— start Record excerpts —

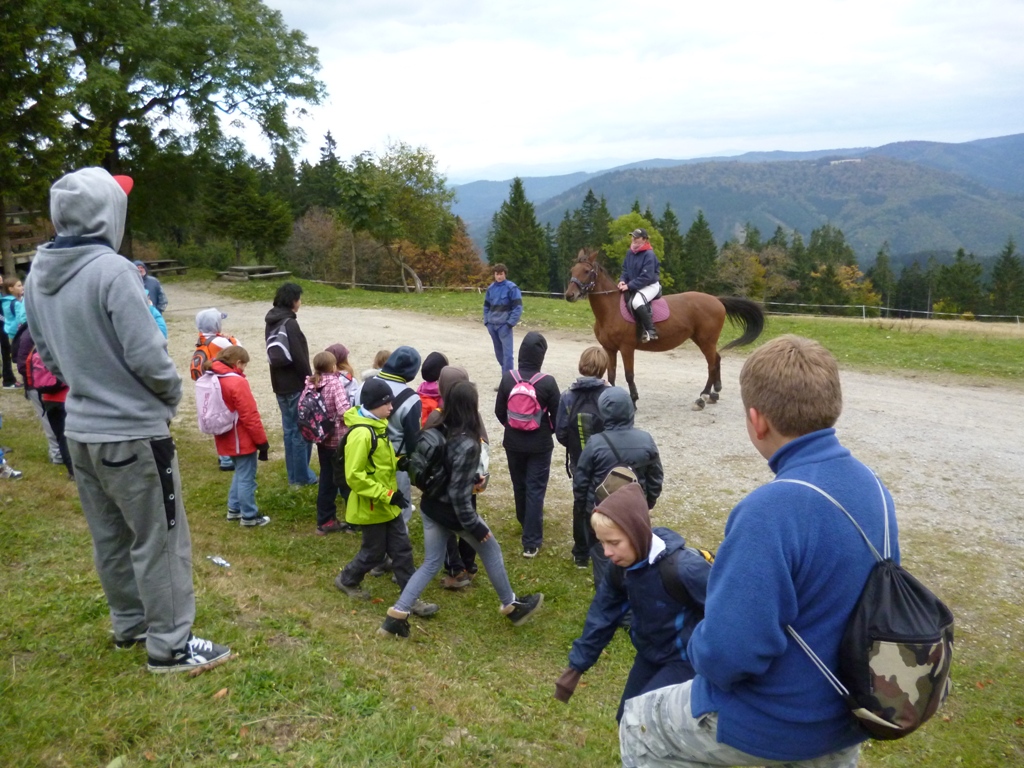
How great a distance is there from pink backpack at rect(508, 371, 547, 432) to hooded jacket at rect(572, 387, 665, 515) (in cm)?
113

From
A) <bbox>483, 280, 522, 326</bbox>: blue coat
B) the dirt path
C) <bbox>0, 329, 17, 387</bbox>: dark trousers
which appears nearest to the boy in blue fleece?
the dirt path

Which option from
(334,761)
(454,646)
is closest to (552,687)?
(454,646)

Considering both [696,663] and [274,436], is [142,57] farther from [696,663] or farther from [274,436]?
[696,663]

— end Record excerpts —

Requirements
Starting with the line that contains "Considering both [696,663]" and going on through the final line, write those lines out again in full, increasing every coordinate in the answers by 43.

Solution for this exercise
Considering both [696,663] and [274,436], is [142,57] farther from [696,663] or farther from [274,436]?
[739,706]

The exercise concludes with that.